DATA IN THIS EXERCISE:
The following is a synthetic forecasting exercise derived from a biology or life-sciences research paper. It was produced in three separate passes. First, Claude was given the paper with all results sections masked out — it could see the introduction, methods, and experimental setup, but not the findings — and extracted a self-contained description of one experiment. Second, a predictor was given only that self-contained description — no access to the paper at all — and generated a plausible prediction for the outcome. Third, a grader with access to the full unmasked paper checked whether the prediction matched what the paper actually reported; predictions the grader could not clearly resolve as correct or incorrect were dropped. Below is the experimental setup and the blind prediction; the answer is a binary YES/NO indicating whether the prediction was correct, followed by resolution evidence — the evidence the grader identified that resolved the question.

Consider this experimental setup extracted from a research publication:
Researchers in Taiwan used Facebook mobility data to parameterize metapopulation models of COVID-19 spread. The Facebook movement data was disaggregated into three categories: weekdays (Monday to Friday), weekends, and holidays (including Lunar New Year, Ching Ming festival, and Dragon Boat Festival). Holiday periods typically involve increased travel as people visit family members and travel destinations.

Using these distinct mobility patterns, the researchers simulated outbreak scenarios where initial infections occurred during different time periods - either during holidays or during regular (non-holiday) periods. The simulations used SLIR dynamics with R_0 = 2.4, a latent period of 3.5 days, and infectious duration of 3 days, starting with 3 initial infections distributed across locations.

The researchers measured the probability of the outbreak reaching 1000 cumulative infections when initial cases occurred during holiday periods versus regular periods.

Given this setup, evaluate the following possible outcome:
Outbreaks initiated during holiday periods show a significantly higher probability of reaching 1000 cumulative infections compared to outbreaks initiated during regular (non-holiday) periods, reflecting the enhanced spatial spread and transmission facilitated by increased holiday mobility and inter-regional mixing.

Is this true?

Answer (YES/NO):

EXERCISE DIRECTIONS:
Every line of the material above should be transcribed as it stands.

TASK ANSWER:
The following is a synthetic forecasting exercise derived from a biology or life-sciences research paper. It was produced in three separate passes. First, Claude was given the paper with all results sections masked out — it could see the introduction, methods, and experimental setup, but not the findings — and extracted a self-contained description of one experiment. Second, a predictor was given only that self-contained description — no access to the paper at all — and generated a plausible prediction for the outcome. Third, a grader with access to the full unmasked paper checked whether the prediction matched what the paper actually reported; predictions the grader could not clearly resolve as correct or incorrect were dropped. Below is the experimental setup and the blind prediction; the answer is a binary YES/NO indicating whether the prediction was correct, followed by resolution evidence — the evidence the grader identified that resolved the question.

Consider this experimental setup extracted from a research publication:
Researchers in Taiwan used Facebook mobility data to parameterize metapopulation models of COVID-19 spread. The Facebook movement data was disaggregated into three categories: weekdays (Monday to Friday), weekends, and holidays (including Lunar New Year, Ching Ming festival, and Dragon Boat Festival). Holiday periods typically involve increased travel as people visit family members and travel destinations.

Using these distinct mobility patterns, the researchers simulated outbreak scenarios where initial infections occurred during different time periods - either during holidays or during regular (non-holiday) periods. The simulations used SLIR dynamics with R_0 = 2.4, a latent period of 3.5 days, and infectious duration of 3 days, starting with 3 initial infections distributed across locations.

The researchers measured the probability of the outbreak reaching 1000 cumulative infections when initial cases occurred during holiday periods versus regular periods.

Given this setup, evaluate the following possible outcome:
Outbreaks initiated during holiday periods show a significantly higher probability of reaching 1000 cumulative infections compared to outbreaks initiated during regular (non-holiday) periods, reflecting the enhanced spatial spread and transmission facilitated by increased holiday mobility and inter-regional mixing.

Is this true?

Answer (YES/NO):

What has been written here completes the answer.